I have a 10 gallon mash tun cooler.

If you miss your OG into the kettle, hold off on your extract addition until the final 20 minutes of boil. The lower gravity will help with your hop utilization, and the extract won't tend to darken the wort as much which is ,more omportant for light styles.

Good luck. You'll do fine. Cheers :mug:

Thanks for the info, its nice to have some feedback! I can't wait to get brewing!
 
Goodluck! I am doing my first All grain this weekend as well following pretty much the exact same technique.
 
  • Heat ~10 quarts of water to ~175°F (9.25qt needed)
  • Mix the hot water and 9.25lbs of grain to converted picnic cooler mash-tun.
  • Let the mixture sit for 60 minutes.
  • While the mash is sitting, start heating 4.5 gallons of water to approx 168°F for sparging.
  • After 60 minutes of mashing, drain ~2 quarts from the mash-tun, pouring it back into the grain bed, repeating until the flow clarifies.
  • Drain the entire MLT, add the sparge water, stir, and cover.
  • Let the sparge water sit for 10 minutes.
  • Start boiling the previous mash liquid.
  • Drain the sparge water and add to wort pot, along with the first mash.
  • Check SG, if too low, add some malt extract
  • Bring to boil, add hops, boil for 60 minutes.

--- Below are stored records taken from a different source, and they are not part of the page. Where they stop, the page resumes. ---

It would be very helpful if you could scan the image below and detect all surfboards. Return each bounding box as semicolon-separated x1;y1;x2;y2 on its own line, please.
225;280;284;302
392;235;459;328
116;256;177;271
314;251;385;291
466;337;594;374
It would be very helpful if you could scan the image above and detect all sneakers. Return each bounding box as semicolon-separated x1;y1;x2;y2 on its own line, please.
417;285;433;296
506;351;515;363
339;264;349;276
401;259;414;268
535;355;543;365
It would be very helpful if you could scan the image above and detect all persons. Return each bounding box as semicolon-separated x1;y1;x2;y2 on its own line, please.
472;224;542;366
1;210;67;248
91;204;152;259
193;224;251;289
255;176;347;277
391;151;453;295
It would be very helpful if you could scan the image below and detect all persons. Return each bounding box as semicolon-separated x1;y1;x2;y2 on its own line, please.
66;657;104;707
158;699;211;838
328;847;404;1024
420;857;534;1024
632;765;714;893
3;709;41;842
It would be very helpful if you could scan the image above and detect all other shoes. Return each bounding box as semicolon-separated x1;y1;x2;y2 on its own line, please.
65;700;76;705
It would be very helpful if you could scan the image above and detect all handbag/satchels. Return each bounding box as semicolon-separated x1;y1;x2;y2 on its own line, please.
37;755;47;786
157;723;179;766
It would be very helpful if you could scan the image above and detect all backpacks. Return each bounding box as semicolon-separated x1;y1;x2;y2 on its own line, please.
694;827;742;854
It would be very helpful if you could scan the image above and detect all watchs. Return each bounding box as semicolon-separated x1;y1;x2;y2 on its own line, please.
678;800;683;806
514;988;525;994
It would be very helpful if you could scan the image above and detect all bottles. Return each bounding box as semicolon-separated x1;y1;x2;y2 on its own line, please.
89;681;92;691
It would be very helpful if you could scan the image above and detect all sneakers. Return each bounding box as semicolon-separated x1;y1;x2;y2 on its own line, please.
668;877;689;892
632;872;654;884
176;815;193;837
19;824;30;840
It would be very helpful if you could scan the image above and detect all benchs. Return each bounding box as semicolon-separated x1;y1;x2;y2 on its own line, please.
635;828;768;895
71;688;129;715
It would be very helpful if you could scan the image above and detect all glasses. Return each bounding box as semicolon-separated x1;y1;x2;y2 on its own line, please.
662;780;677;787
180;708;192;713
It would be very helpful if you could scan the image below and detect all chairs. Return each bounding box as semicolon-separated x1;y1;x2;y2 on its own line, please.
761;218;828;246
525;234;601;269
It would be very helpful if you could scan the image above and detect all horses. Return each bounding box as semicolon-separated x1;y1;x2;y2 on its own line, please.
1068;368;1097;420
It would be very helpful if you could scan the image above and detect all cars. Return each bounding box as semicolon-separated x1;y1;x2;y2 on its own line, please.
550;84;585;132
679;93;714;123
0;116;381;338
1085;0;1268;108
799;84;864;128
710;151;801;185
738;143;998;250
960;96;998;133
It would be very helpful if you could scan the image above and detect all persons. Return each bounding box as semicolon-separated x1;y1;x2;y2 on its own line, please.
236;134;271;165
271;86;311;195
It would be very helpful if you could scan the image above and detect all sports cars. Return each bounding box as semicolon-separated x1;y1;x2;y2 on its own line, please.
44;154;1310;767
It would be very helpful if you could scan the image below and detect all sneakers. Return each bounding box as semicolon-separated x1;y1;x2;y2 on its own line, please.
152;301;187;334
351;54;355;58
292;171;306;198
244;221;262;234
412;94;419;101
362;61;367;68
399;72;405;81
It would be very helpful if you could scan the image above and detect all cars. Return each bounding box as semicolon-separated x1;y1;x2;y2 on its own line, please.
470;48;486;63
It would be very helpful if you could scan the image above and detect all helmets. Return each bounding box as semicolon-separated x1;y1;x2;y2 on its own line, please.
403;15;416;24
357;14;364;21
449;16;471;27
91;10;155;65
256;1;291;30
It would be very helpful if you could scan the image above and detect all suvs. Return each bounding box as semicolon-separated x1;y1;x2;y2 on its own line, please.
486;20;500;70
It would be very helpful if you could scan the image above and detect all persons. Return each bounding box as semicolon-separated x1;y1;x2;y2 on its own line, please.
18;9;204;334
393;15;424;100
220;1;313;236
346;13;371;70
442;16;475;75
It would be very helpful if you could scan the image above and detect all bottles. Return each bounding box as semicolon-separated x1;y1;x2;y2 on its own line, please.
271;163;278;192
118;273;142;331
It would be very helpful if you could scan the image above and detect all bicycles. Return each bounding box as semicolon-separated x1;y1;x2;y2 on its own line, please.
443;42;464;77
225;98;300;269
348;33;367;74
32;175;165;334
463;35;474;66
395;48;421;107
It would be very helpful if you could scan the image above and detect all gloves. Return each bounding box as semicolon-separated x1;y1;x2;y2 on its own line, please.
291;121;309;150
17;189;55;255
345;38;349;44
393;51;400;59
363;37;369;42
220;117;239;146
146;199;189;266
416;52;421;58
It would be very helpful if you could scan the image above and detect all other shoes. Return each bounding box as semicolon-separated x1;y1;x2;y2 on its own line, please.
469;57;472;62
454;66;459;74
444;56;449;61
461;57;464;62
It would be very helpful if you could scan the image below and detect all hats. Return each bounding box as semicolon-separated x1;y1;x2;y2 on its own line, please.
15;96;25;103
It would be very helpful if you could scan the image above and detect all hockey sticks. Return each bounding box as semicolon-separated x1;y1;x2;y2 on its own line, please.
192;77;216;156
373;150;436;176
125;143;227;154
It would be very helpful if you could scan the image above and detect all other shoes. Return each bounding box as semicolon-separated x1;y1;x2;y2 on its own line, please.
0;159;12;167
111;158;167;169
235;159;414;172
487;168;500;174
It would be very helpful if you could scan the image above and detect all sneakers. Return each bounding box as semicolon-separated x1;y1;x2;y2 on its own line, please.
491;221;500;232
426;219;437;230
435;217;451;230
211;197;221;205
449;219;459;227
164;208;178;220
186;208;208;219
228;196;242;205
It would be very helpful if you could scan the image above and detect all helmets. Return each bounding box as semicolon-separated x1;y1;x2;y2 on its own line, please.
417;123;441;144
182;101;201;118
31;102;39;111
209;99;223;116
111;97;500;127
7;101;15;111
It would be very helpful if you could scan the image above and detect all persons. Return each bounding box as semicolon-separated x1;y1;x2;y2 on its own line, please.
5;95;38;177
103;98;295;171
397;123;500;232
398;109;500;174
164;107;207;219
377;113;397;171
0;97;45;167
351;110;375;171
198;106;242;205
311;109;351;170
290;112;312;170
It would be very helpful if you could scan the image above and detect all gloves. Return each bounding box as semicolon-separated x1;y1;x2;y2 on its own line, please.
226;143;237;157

The rest, of course, is just like extract brewing (which I've done).

It looks like you are Batch sparging, with two drains of the mash tun, so you will need two recirculating steps.



  • ...
  • After 60 minutes of mashing, drain ~2 quarts from the mash-tun, pouring it back into the grain bed, repeating until the flow clarifies.
  • Drain the entire MLT, add the sparge water, stir, and cover.
  • Let the sparge water sit for 10 minutes.
  • Start boiling the previous mash liquid.
  • add step-->drain ~2 quarts from the mash-tun, pouring it back into the grain bed, repeating until the flow clarifies.
  • Drain the sparge water and add to wort pot, along with the first mash.
  • Check SG, if too low, add some malt extract
  • Bring to boil, add hops, boil for 60 minutes.

when you disturb the grain bed by adding the sparge water you will have re settle it or you will get grain in the boil. This leads to a bitter taste, that over time will dissipate in the beer, if you age it.